**YOUR TASKS**
• a. Copy the passage on Libri's career word for word, from "Libri's research career" to "one academic year.".
• b. In the rows, rewrite the lines from the line with "Is the drawer" through the end of the rows, changing "camera" to "viewer" and leaving everything else the same. Return only those lines.

**ARTICLE**
Libri's research career in mathematics began while he was still an undergraduate and he published his first paper Memoria ... sopra la teoria dei numeri in 1820, the year in which he graduated from Pisa. It was an impressive start for the remarkable young mathematician, and his first contribution received considerable praise from many of the leading mathematicians of the day such as Babbage, Cauchy, and Gauss. Such was the quality of his early work, that he was appointed to the chair of Mathematical Physics at Pisa in 1823. However [11]:-
... he was not a good teacher and, not relishing the position, managed to obtain permanent leave after just one academic year.
The following year, being now in the fortunate position of having the title of Professor, being paid a professorial salary but having no commitments, he visited Paris and was well received by the top mathematicians of the day including Laplace, Poisson, Ampère, Fourier and Arago. He returned to Italy but, in 1830, he was involved in political problems there when he was implicated in a conspiracy to impose a new constitution on the Grand Duke of Tuscany. He chose to flee to France where he felt he had many scientific friends who would support him. Indeed he became a French citizen three years later and was, in that same year of 1833, elected to the Académie des Sciences to succeed Legendre. Libri certainly took his role in the Academy very seriously but there was some resentment caused by the fact that he was not a native Frenchman, and this was somewhat increased by his own rather arrogant nature.

**DATA SHOWN**
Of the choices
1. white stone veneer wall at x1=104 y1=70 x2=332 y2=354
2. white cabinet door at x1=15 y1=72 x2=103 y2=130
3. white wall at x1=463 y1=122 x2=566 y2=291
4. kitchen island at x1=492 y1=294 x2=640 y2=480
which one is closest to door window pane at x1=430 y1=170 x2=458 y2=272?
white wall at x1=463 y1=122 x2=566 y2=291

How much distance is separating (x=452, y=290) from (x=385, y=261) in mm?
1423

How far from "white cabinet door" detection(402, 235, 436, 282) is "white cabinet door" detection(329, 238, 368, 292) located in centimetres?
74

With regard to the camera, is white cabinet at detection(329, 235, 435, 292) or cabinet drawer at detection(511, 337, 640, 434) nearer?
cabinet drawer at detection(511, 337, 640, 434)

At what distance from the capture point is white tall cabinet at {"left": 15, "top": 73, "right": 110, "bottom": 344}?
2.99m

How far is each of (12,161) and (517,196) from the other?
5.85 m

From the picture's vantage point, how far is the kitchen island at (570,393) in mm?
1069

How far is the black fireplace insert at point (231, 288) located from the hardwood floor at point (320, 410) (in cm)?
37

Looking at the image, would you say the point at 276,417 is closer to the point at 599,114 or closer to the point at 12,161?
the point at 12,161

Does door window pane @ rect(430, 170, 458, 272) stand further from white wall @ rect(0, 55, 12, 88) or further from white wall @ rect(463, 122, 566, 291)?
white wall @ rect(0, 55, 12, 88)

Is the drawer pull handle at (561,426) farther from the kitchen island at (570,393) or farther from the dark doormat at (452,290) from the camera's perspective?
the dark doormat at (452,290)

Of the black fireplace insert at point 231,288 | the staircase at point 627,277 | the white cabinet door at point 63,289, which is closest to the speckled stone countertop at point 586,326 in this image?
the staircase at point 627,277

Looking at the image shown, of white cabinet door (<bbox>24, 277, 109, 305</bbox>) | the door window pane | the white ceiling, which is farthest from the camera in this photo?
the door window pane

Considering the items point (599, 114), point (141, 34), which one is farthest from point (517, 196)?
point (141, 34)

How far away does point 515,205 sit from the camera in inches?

**PER-TASK ANSWERS**
• a.
Libri's research career in mathematics began while he was still an undergraduate and he published his first paper Memoria ... sopra la teoria dei numeri in 1820, the year in which he graduated from Pisa. It was an impressive start for the remarkable young mathematician, and his first contribution received considerable praise from many of the leading mathematicians of the day such as Babbage, Cauchy, and Gauss. Such was the quality of his early work, that he was appointed to the chair of Mathematical Physics at Pisa in 1823. However [11]:-
... he was not a good teacher and, not relishing the position, managed to obtain permanent leave after just one academic year.

• b.
Is the drawer pull handle at (561,426) farther from the kitchen island at (570,393) or farther from the dark doormat at (452,290) from the viewer's perspective?
the dark doormat at (452,290)

Of the black fireplace insert at point 231,288 | the staircase at point 627,277 | the white cabinet door at point 63,289, which is closest to the speckled stone countertop at point 586,326 in this image?
the staircase at point 627,277

Looking at the image shown, of white cabinet door (<bbox>24, 277, 109, 305</bbox>) | the door window pane | the white ceiling, which is farthest from the viewer in this photo?
the door window pane

Considering the items point (599, 114), point (141, 34), which one is farthest from point (517, 196)?
point (141, 34)

How far away does point 515,205 sit from the viewer in inches?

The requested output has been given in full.